Your assignment:
Take each line of the data that contains the string "United" and copy it.

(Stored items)

+---+

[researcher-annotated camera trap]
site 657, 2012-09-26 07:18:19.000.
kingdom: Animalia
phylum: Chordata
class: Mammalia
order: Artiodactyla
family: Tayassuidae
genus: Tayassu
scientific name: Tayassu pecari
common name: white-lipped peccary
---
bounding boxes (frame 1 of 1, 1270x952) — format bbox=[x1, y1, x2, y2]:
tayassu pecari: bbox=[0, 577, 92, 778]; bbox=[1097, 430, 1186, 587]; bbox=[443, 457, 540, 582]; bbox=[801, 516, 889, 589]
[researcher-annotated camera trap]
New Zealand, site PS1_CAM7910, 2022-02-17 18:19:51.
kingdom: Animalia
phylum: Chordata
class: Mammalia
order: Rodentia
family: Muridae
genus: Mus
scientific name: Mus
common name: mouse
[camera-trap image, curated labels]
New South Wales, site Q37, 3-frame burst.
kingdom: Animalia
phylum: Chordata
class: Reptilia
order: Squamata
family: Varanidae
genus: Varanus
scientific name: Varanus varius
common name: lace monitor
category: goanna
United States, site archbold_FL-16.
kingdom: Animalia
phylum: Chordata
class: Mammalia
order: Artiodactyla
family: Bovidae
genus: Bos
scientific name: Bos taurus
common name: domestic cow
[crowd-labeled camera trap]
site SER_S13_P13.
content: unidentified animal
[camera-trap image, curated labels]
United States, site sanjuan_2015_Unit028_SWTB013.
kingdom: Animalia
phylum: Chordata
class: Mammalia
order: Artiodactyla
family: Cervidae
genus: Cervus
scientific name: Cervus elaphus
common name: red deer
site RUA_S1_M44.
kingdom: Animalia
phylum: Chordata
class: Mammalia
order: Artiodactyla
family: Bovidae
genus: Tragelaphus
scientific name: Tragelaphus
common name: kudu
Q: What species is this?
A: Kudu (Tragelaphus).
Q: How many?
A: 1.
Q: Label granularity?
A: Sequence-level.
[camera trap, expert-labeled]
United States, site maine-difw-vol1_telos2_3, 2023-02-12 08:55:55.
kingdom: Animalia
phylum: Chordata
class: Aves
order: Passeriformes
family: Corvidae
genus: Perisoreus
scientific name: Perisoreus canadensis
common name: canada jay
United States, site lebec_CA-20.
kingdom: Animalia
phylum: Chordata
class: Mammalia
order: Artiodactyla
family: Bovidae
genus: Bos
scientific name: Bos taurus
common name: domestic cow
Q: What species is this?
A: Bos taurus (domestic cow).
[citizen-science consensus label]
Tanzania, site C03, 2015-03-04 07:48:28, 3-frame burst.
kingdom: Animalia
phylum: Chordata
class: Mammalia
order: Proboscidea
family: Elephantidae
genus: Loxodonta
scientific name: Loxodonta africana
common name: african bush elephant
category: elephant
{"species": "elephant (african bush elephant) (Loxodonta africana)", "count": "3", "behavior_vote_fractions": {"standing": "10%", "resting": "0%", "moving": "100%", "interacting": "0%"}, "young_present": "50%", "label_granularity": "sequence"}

+---+

Answer to the problem:
United States, site archbold_FL-16.
United States, site sanjuan_2015_Unit028_SWTB013.
United States, site maine-difw-vol1_telos2_3, 2023-02-12 08:55:55.
United States, site lebec_CA-20.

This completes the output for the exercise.